TASK OBJECTIVE – Which lines in the rows below contain the string "nearest"? Pull out each of those lines and copy it in full.

EXTRACTED ENTRIES –
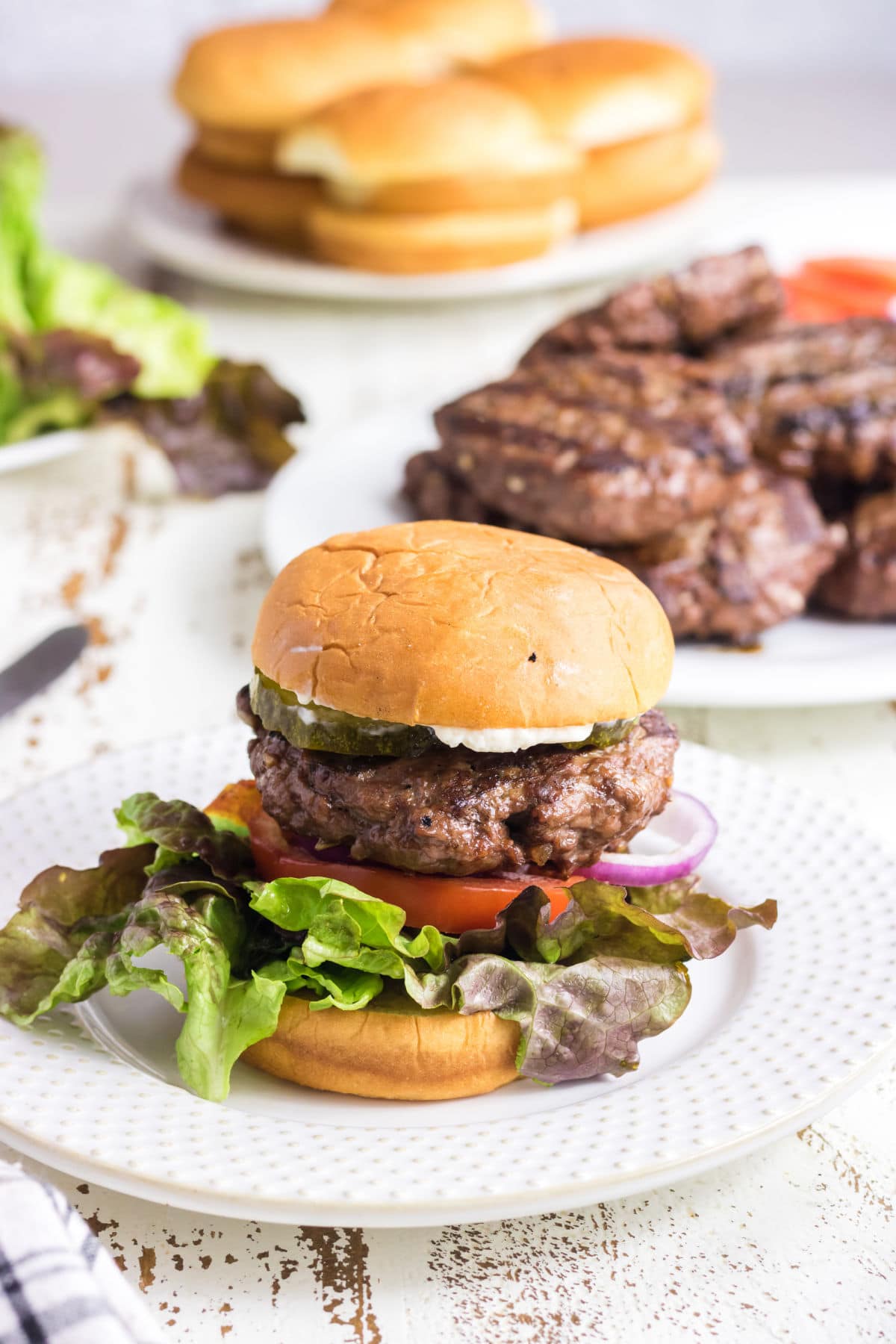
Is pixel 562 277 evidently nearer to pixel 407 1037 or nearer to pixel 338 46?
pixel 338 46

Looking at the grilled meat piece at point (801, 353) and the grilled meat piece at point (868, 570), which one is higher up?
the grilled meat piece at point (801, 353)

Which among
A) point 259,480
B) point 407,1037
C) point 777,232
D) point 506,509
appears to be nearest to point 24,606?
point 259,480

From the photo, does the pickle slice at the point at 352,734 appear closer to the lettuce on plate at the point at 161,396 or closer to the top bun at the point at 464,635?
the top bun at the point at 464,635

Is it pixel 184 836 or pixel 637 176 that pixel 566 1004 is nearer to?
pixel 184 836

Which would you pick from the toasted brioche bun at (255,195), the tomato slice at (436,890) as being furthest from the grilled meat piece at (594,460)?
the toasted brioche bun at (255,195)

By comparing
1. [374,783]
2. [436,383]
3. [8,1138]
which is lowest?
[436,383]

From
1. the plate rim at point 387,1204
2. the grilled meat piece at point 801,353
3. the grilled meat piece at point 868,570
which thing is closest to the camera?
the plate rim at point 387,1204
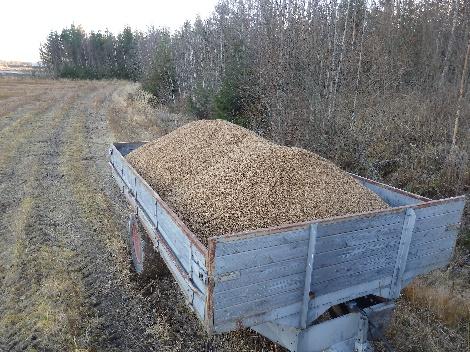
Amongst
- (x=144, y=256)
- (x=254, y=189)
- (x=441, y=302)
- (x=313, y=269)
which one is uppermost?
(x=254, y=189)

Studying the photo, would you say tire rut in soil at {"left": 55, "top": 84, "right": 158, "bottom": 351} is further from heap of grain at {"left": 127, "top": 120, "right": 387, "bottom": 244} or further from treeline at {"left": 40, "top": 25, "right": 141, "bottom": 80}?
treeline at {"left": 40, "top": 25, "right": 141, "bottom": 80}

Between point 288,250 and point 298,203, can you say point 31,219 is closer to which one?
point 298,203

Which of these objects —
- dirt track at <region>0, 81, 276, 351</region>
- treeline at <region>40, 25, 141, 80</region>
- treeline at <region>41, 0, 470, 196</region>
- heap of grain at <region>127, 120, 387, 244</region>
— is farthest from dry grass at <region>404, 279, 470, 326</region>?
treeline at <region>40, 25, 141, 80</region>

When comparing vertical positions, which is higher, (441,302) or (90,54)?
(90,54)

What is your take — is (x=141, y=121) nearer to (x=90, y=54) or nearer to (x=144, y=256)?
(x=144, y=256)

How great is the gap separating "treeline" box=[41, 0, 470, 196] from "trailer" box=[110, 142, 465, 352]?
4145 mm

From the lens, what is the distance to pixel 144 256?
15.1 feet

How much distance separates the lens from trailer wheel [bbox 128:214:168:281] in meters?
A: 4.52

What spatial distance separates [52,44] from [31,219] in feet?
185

* * *

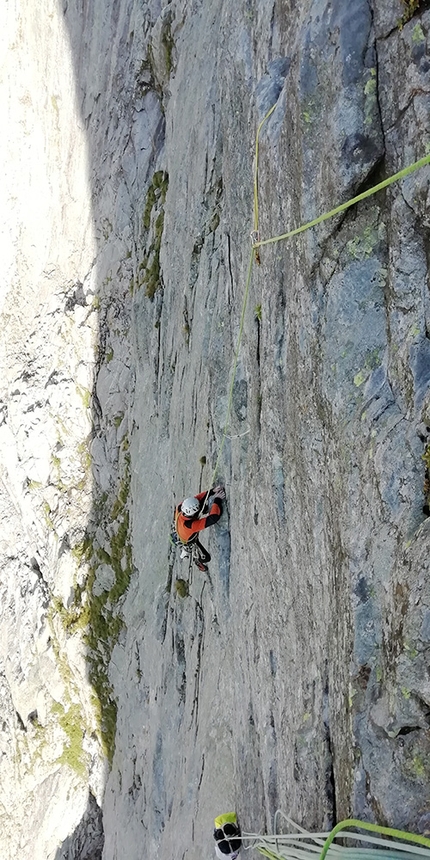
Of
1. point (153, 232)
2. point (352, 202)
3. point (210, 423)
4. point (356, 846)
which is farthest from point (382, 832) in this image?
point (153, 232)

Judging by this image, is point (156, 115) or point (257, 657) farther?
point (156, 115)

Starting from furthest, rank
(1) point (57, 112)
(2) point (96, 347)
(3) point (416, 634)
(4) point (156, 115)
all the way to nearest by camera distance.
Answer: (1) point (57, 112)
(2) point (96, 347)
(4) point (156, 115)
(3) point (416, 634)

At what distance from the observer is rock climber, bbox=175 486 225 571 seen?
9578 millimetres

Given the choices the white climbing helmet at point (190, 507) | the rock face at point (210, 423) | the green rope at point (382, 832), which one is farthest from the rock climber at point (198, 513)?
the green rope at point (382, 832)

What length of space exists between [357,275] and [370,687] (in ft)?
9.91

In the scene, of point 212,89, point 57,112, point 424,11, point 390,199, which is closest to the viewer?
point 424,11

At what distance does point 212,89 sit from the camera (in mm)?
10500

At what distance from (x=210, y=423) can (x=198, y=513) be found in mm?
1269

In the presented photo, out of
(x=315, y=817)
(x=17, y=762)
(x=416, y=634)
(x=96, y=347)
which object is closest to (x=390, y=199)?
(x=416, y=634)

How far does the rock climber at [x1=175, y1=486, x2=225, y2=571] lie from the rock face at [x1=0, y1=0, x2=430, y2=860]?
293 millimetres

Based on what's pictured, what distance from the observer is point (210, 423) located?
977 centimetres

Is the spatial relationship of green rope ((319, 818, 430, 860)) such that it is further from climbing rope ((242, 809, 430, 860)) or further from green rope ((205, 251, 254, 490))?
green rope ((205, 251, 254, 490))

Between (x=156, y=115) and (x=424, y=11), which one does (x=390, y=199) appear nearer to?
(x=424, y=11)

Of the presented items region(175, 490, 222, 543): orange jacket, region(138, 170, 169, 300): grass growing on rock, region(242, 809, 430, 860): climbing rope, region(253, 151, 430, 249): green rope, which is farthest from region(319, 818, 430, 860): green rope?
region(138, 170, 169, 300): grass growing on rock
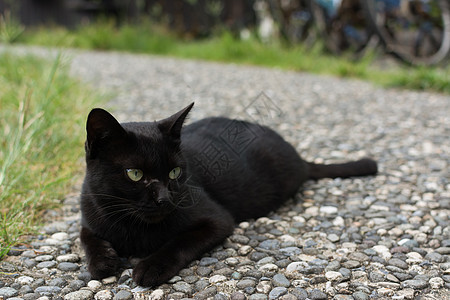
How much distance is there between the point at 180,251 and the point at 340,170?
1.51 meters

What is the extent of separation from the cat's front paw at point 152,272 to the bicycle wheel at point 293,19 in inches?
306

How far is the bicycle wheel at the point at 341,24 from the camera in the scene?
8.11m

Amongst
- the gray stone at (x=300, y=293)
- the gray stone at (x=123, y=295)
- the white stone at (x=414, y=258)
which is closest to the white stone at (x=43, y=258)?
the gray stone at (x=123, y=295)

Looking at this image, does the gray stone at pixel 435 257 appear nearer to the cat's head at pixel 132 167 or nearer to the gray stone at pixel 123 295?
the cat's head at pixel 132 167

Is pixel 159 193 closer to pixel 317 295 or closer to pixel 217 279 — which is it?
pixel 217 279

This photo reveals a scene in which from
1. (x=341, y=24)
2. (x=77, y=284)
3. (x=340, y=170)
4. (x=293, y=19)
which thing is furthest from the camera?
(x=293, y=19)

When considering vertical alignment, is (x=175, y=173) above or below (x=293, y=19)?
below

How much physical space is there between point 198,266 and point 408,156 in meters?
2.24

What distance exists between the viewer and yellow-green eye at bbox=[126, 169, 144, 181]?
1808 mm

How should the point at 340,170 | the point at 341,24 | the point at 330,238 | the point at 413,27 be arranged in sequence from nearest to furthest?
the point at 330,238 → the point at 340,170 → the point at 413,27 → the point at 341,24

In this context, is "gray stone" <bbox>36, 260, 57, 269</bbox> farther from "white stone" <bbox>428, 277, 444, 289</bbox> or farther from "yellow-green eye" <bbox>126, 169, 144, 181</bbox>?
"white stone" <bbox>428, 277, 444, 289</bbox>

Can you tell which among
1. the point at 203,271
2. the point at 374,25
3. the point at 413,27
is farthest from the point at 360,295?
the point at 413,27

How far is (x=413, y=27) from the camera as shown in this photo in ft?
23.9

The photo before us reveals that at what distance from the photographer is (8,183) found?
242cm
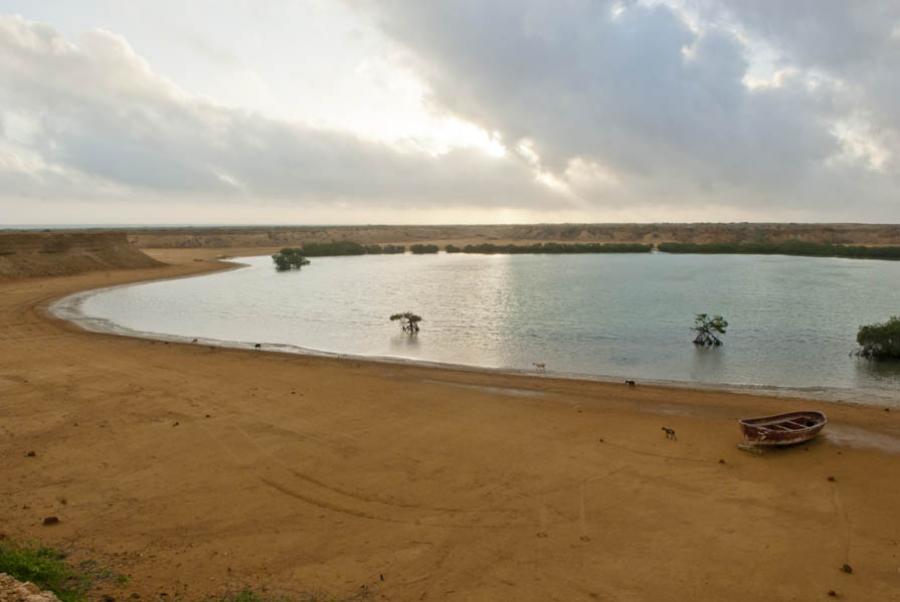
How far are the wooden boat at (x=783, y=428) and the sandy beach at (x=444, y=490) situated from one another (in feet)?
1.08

OUTPUT –
appears to be nearest to point 24,606?
all the way to nearest by camera distance.
How should the point at 340,170 | the point at 341,24 | the point at 330,238 | the point at 413,27 be arranged in sequence from nearest to furthest?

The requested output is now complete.